Viewing Recent Released Movies and Problems with DVDs that are Scratched

Picture of DVD with a PadlockI have been a Netflix customer for a number of years.  Primarily for the streaming service, but every once in a while there is that movie that I cannot get through the Netflix stream and then only have a few options on obtaining that recent released movie.

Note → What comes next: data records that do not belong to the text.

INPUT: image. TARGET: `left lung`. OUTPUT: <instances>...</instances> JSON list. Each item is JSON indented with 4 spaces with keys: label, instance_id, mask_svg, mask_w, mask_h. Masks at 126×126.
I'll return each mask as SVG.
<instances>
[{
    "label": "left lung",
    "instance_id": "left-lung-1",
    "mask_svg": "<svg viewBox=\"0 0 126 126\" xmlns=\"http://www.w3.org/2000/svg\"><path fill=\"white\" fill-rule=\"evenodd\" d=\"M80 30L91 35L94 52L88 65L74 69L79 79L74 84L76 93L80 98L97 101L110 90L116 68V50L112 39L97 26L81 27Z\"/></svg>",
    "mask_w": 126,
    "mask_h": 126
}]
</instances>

  1. Add the DVD option for Netflix.
  2. Go to the local video store.
  3. Pay to watch the recent release for 24 hours through Dish, iTunes, Amazon, etc.
  4. Go to the not so legal side of sites to watch the movies.
To this point, I have primarily targeted options one, two, and three above.  We have actually used option three a number of times through the past few years.  It is easy and quick to get that recent release and watch it when we want.  The problem is that usually just for that one movie it is easily $5.99 (or more) to rent that movie.  Paying for the convenience and so that whomever is selling it to you can give it to you is why they are so expensive.  

So, every now and then I get the idea to pay for DVD delivered to the home from Netflix.  Or, sometimes we get the idea to go to our local video store and pick up a DVD.  Sure, the prices are cheap to go to the local video store, but usually the recent movies are picked over.  Netflix has a descent selection of movies, but even those you have to wait for to get if they were just released.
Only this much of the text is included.